Under normal operating conditions, I have a tool that creates controlled pressure spikes in closed flow loop. My pressure transducer is rated to 10,000psi and under normal conditions can see as much as 6,500psi. The transducer is very sensitive in that when connected to the receiver, I can see as little as 1-2psi fluctuations. What I assume is that the transducer contains a resistor of sorts that will vary incoming voltage from the receiver (24.15, I know because I metered it). More pressure, more resistance. Right now the tool is in the flow loop around 3,600psi and I am seeing around 55psi variances when the tool "pulses".
We currently have a small module that plugs into the same cable the transducer does, and it simulates these "pulses" while outside the flow loop. The module reads voltages from the tool (5v on line 7 means tool in in talk mode, and a "pulse" is indicated by every time line 6 jumps from 0v to 5v), and voltages change in a very static way, not dynamic as it would be when plugged into the transducer which could read anything from 0-10,000psi. Here, voltage from the receiver (24.15v) drops to 21.27 (or close), just as it does when the transducer is plugged in. Again, I know this because I metered it. When the module sees 5v on line 7, it drops the 21.27v to 20.6v. When the receiver sees 20.6v it interoperates this as a few thousand psi and starts listening for "pulses". When the module sees the 5v pulses on line 6, it in turn drops the 20.6v to 20.45v which the receiver sees as 1 or 2 hundred psi spikes.

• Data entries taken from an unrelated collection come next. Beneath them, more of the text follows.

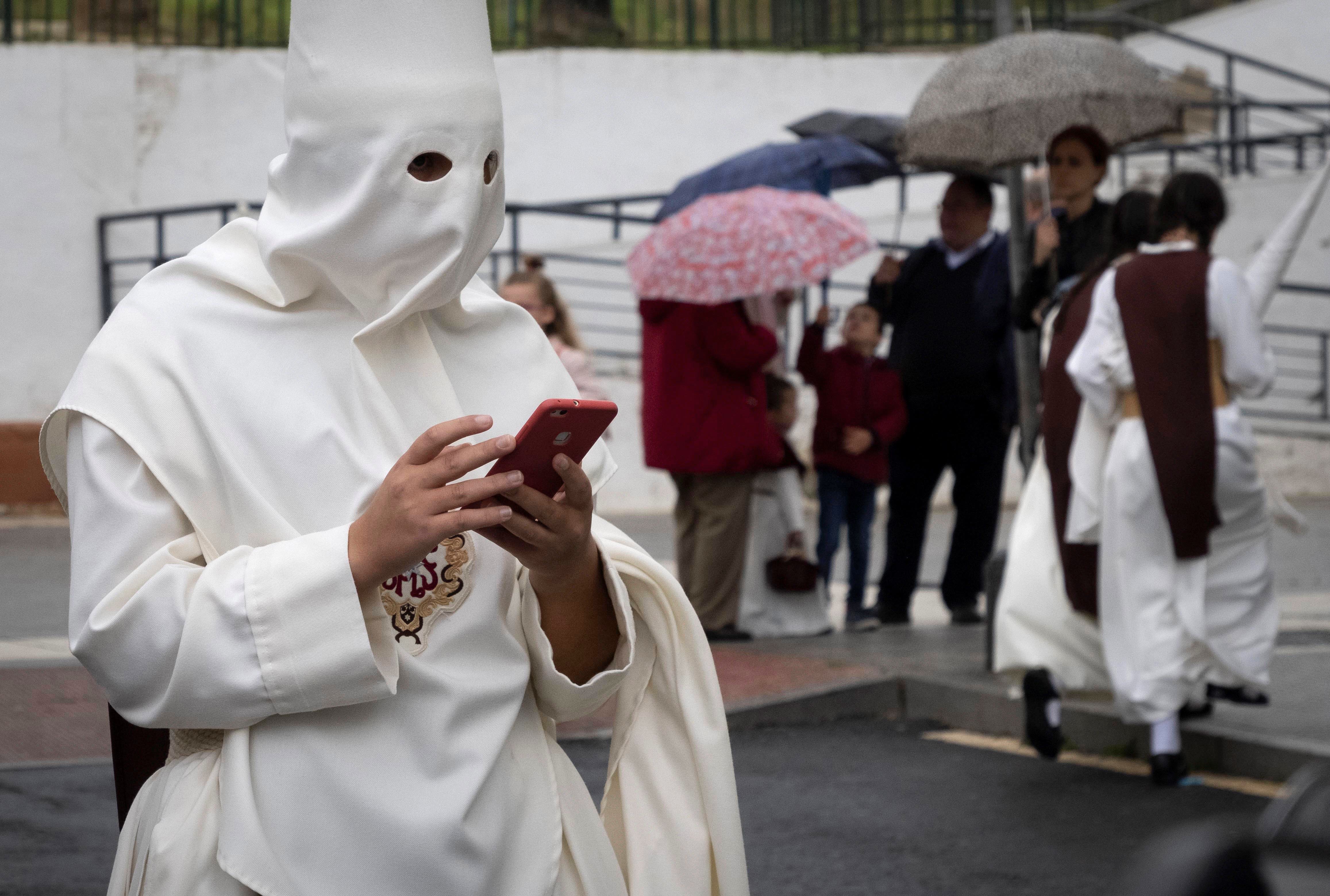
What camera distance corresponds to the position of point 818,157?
9008 millimetres

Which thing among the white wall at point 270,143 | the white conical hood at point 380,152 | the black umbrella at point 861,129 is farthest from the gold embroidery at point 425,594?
the white wall at point 270,143

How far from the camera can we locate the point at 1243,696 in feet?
20.4

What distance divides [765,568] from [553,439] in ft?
21.2

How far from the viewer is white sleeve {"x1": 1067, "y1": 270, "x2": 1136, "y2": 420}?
591 cm

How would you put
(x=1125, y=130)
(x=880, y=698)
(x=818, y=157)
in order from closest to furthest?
(x=880, y=698) → (x=1125, y=130) → (x=818, y=157)

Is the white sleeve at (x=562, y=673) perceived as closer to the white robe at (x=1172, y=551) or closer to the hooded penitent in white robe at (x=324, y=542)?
the hooded penitent in white robe at (x=324, y=542)

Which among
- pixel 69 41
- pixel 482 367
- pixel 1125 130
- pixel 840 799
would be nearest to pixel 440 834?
pixel 482 367

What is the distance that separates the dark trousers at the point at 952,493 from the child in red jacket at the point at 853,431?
0.12 meters

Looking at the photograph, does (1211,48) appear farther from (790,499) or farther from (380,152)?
(380,152)

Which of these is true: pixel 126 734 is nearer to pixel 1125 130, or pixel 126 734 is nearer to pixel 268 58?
pixel 1125 130

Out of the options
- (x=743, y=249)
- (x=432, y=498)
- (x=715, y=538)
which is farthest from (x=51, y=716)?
(x=432, y=498)

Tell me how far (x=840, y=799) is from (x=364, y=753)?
153 inches

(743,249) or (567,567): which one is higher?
(743,249)

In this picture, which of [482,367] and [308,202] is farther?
[482,367]
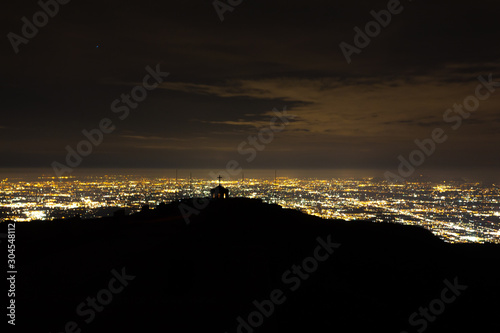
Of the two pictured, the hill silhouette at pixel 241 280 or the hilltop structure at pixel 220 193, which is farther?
the hilltop structure at pixel 220 193

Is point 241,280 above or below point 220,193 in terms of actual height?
below

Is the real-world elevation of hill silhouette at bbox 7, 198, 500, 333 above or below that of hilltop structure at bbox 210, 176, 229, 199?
below

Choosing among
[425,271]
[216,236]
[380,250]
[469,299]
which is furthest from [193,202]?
[469,299]

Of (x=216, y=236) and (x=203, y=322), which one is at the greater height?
(x=216, y=236)

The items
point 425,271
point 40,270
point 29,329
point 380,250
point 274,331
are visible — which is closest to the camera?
Answer: point 29,329

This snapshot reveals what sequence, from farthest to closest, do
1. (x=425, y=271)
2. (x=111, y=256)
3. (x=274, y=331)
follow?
(x=425, y=271) → (x=111, y=256) → (x=274, y=331)

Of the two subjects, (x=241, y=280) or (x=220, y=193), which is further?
(x=220, y=193)

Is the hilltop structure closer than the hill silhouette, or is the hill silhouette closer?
the hill silhouette

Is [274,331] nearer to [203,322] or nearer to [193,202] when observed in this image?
[203,322]
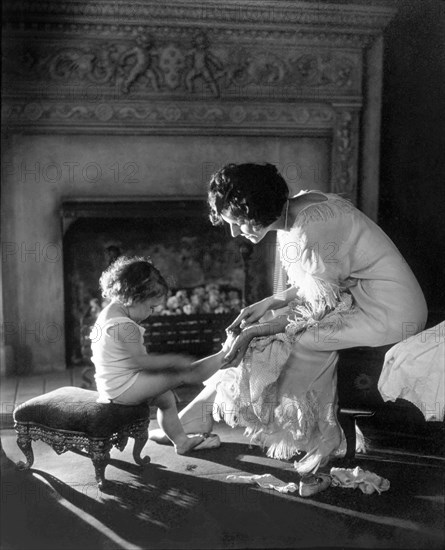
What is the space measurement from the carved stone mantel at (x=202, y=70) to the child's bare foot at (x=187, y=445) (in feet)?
6.15

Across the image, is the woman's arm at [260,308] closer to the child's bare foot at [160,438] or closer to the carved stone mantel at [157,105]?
the child's bare foot at [160,438]

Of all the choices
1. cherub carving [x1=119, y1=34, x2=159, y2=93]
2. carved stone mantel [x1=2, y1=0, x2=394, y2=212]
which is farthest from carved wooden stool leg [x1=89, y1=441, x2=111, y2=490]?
cherub carving [x1=119, y1=34, x2=159, y2=93]

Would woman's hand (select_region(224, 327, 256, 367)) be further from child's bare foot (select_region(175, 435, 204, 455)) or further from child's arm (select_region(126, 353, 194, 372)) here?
child's bare foot (select_region(175, 435, 204, 455))

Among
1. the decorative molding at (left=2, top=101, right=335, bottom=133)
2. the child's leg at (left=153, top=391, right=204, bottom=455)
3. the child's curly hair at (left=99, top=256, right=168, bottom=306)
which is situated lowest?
the child's leg at (left=153, top=391, right=204, bottom=455)

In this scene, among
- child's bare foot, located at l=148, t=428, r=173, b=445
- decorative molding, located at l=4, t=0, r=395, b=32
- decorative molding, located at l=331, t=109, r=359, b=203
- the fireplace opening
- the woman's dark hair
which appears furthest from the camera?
decorative molding, located at l=331, t=109, r=359, b=203

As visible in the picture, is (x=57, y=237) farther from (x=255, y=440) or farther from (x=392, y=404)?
(x=392, y=404)

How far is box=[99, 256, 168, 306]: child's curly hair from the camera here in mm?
2826

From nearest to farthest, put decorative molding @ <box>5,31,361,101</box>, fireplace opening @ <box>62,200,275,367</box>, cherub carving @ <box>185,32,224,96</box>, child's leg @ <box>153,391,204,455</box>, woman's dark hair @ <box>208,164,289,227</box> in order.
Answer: woman's dark hair @ <box>208,164,289,227</box> < child's leg @ <box>153,391,204,455</box> < decorative molding @ <box>5,31,361,101</box> < cherub carving @ <box>185,32,224,96</box> < fireplace opening @ <box>62,200,275,367</box>

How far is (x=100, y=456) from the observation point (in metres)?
2.70

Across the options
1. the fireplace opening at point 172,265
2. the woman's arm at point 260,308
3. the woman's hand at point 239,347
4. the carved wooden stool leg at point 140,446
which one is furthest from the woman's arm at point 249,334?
the fireplace opening at point 172,265

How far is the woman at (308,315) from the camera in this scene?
2.71 meters

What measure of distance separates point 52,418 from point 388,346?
1327mm

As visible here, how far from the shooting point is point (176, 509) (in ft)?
8.40

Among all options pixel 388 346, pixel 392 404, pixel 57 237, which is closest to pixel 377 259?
pixel 388 346
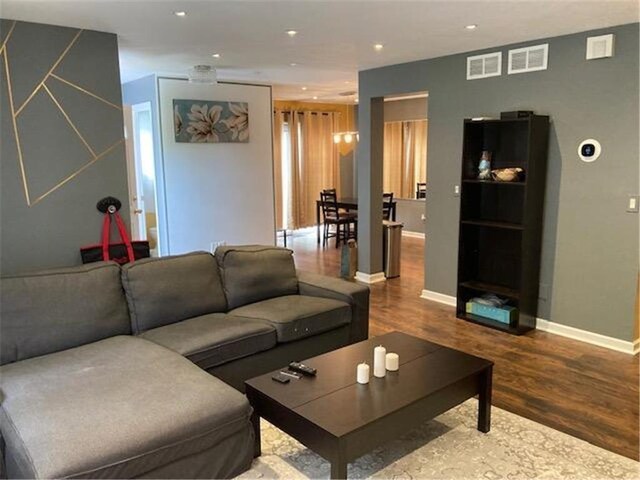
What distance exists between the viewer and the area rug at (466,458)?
8.10 feet

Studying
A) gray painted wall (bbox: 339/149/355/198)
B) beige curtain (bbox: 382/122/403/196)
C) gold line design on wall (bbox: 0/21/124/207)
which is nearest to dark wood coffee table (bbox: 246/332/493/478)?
gold line design on wall (bbox: 0/21/124/207)

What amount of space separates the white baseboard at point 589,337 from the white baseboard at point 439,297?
3.05ft

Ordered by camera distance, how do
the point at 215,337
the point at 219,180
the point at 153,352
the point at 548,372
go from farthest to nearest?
1. the point at 219,180
2. the point at 548,372
3. the point at 215,337
4. the point at 153,352

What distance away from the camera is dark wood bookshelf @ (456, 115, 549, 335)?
13.9ft

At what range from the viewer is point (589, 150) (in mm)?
4020

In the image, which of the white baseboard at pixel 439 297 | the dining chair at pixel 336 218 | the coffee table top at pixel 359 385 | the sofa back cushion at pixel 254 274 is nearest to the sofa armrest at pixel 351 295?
the sofa back cushion at pixel 254 274

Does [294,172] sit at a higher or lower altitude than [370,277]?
higher

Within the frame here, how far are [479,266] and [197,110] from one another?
3853mm

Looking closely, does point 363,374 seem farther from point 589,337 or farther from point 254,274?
point 589,337

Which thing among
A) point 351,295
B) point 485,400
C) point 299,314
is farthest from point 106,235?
point 485,400

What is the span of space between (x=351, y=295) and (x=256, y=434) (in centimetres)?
142

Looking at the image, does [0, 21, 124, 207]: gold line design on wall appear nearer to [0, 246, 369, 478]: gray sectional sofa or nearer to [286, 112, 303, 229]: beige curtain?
[0, 246, 369, 478]: gray sectional sofa

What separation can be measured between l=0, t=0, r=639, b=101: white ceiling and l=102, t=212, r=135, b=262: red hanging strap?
143 centimetres

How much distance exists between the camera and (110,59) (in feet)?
12.8
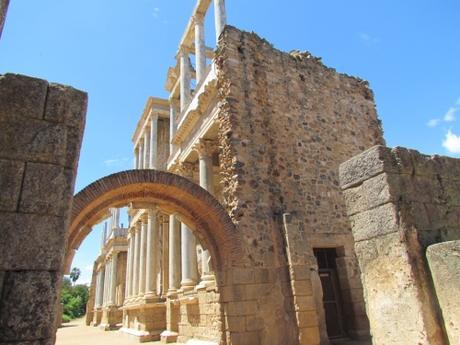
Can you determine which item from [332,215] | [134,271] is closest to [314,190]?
[332,215]

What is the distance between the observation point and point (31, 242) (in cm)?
236

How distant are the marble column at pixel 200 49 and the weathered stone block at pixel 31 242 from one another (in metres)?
10.6

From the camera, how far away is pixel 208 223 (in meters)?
8.70

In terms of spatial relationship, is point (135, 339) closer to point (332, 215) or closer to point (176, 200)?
point (176, 200)

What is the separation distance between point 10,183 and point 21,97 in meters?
0.68

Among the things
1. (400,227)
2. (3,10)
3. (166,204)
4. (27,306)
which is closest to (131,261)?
(166,204)

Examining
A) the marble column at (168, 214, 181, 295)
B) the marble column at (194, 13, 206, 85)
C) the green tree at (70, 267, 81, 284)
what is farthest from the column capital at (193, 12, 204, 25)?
the green tree at (70, 267, 81, 284)

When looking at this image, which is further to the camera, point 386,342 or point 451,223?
point 451,223

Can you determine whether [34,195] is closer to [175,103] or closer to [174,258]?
[174,258]

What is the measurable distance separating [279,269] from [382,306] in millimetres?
4925

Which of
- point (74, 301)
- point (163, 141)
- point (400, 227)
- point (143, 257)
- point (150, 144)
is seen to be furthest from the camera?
point (74, 301)

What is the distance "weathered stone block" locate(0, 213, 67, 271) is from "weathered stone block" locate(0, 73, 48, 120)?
76cm

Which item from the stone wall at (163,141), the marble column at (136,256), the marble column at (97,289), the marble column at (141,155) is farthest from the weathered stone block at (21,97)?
the marble column at (97,289)

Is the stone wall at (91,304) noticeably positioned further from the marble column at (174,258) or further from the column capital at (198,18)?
the column capital at (198,18)
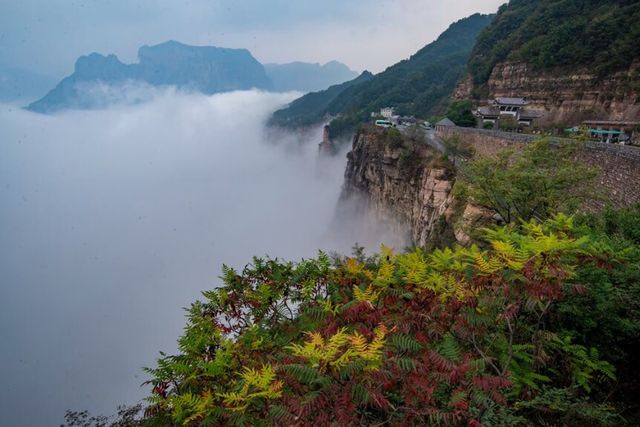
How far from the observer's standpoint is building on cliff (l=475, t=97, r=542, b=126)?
4575 cm

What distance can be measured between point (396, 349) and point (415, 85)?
365ft

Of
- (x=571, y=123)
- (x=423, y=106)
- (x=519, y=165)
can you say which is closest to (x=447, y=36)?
(x=423, y=106)

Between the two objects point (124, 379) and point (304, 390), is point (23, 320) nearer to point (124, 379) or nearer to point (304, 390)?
point (124, 379)

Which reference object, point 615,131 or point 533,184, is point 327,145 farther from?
point 533,184

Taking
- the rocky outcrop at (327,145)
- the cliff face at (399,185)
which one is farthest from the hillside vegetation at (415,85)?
the cliff face at (399,185)

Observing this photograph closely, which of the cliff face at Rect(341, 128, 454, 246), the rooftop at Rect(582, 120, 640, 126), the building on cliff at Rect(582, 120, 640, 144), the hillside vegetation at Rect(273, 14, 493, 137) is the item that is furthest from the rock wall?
the hillside vegetation at Rect(273, 14, 493, 137)

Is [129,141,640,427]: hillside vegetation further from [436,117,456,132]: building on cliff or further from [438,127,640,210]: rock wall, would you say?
[436,117,456,132]: building on cliff

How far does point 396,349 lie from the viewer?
396 centimetres

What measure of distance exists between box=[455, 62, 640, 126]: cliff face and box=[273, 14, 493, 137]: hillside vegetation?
2721cm

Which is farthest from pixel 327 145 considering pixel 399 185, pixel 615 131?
pixel 615 131

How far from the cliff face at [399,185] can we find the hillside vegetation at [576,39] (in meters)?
21.2

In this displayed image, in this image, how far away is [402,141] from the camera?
4344 cm

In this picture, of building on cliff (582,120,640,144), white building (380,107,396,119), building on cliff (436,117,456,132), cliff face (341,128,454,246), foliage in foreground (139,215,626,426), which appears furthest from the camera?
white building (380,107,396,119)

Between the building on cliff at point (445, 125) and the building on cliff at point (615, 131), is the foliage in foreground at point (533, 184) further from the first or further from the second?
the building on cliff at point (445, 125)
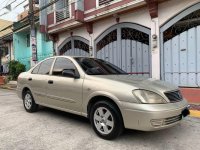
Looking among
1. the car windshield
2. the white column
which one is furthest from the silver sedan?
the white column

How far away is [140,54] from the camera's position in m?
9.73

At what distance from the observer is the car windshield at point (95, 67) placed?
5.05 metres

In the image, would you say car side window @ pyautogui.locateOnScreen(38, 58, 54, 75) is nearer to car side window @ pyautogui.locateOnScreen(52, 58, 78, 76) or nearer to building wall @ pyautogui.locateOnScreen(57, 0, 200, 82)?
car side window @ pyautogui.locateOnScreen(52, 58, 78, 76)

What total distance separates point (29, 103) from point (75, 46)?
7186 millimetres

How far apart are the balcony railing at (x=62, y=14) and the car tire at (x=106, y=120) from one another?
9.64m

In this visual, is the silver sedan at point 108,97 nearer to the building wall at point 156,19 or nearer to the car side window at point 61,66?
the car side window at point 61,66

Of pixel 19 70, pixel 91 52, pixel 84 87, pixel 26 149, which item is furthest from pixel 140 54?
pixel 19 70

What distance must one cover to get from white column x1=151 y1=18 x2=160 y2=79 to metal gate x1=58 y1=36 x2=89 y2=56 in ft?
14.0

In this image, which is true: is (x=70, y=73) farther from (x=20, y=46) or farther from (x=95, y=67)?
(x=20, y=46)

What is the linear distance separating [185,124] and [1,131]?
13.0 feet

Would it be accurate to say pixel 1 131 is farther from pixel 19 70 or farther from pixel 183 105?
pixel 19 70

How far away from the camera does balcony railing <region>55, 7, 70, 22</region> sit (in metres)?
13.2

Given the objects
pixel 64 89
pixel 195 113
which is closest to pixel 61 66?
pixel 64 89

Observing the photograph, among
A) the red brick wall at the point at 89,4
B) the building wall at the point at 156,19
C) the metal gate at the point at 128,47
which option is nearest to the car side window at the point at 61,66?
the building wall at the point at 156,19
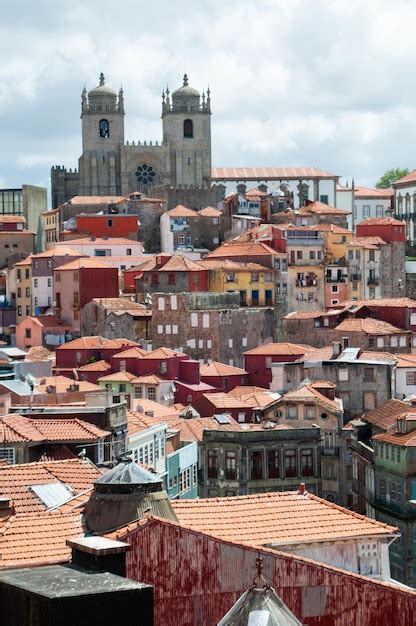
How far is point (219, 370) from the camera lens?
89.9 metres

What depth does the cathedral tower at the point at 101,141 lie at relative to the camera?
146125 millimetres

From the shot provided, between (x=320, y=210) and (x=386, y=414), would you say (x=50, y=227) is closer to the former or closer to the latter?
(x=320, y=210)

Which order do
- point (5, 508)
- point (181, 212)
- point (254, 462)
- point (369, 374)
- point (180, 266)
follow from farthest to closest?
point (181, 212) < point (180, 266) < point (369, 374) < point (254, 462) < point (5, 508)

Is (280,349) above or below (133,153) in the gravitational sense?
below

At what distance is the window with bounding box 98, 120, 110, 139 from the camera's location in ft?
493

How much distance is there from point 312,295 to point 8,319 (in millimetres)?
20197

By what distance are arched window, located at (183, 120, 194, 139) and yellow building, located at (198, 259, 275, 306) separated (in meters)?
47.0

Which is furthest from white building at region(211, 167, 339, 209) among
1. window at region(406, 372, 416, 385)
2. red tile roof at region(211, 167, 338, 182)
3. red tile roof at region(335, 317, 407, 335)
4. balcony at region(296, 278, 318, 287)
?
window at region(406, 372, 416, 385)

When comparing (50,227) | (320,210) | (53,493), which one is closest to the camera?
(53,493)

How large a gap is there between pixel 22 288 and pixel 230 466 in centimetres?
4415

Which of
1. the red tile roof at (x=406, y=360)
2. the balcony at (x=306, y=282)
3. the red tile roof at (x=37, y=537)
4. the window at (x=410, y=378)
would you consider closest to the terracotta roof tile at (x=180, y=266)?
the balcony at (x=306, y=282)

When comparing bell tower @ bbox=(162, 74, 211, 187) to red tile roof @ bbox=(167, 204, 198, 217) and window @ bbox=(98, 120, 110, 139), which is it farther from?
red tile roof @ bbox=(167, 204, 198, 217)

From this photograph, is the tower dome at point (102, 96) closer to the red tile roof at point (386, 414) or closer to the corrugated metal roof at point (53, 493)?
the red tile roof at point (386, 414)

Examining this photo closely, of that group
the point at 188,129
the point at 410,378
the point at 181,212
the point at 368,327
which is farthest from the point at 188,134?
the point at 410,378
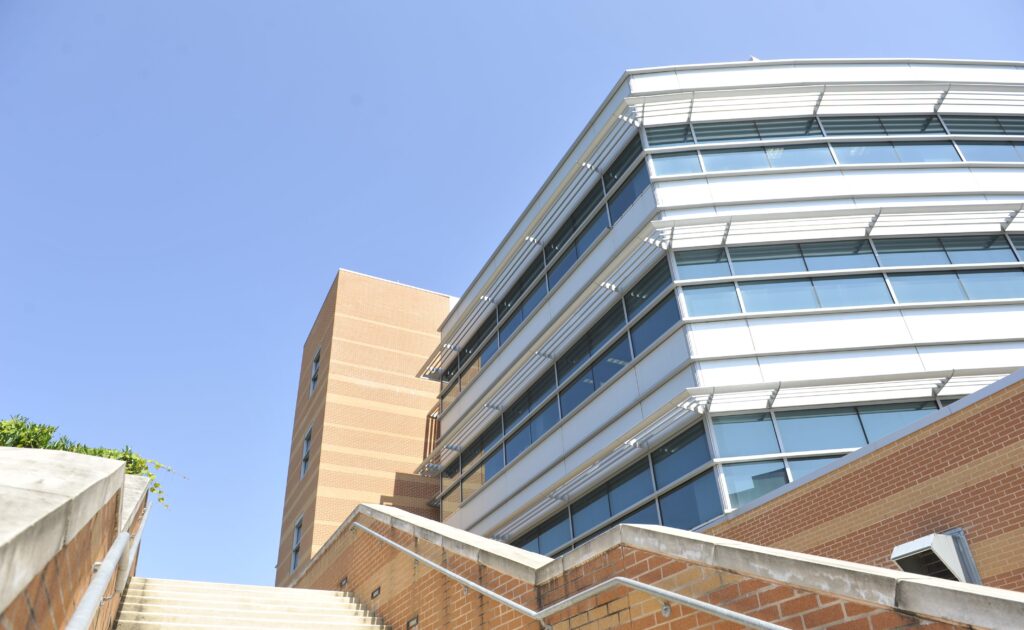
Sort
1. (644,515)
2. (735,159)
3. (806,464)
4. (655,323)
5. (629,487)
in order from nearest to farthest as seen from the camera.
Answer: (806,464) < (644,515) < (629,487) < (655,323) < (735,159)

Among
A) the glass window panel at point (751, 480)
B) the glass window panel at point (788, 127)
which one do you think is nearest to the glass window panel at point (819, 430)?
the glass window panel at point (751, 480)

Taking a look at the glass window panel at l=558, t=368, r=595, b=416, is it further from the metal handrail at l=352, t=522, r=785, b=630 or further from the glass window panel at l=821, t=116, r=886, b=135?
the metal handrail at l=352, t=522, r=785, b=630

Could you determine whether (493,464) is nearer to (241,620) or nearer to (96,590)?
(241,620)

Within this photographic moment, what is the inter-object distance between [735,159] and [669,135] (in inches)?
63.0

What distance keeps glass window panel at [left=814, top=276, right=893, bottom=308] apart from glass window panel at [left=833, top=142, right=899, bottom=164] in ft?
11.0

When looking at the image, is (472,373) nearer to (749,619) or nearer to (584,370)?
(584,370)

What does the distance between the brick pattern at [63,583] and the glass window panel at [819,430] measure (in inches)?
424

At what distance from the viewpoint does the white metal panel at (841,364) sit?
43.2 ft

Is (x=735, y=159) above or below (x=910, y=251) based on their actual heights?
above

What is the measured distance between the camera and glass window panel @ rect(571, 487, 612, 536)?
15.4 metres

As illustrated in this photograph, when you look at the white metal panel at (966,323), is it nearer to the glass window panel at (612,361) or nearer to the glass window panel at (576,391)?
the glass window panel at (612,361)

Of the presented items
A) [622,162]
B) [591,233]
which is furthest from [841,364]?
[622,162]

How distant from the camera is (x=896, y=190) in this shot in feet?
51.1

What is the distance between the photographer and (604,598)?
505 centimetres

Think of line V on receiver as Vcc and line S as Gnd. Line V sends 24.15v out and obviously, without a transducer or test module plugged in, the circuit is open. When either is plugged in, a little resistance is added to the line which drops 24.15v to 21.27v, but the circuit is now closed and the receiver recognizes this. Apparently, the receiver is calibrated to see 21.27v as 0psi, or thereabouts. As voltage drops coming back to the receiver, it sees it as higher pressure. That is pretty much the breakdown of what is happening with everything talking to each other.
I know I can't run 20v into an Arduino. What I'm thinking I could do is use incoming events to trigger the Arduino to send voltage to a board that does have this higher voltage coming into it.
Ideally, there would be an IC or something that would allow me to do something like...
Pin 1 = V in (24.15v)
Pin 2 = Looks for 5v signal from Arduino
Pin 3 = Looks for 5v signal from Arduino
Pin 4 = V out (Pass through, no Arduino events, 24.15v goes out)
Pin 5 = V out (If signal on Pin 2, 24.15v goes out here instead of Pin 4)
Pin 6 = V out (If signal on Pin 3, 24.15v goes out here instead of Pin 5)
From there, I can apply resistance to the paths as need. The Arduino just triggers detours in the current.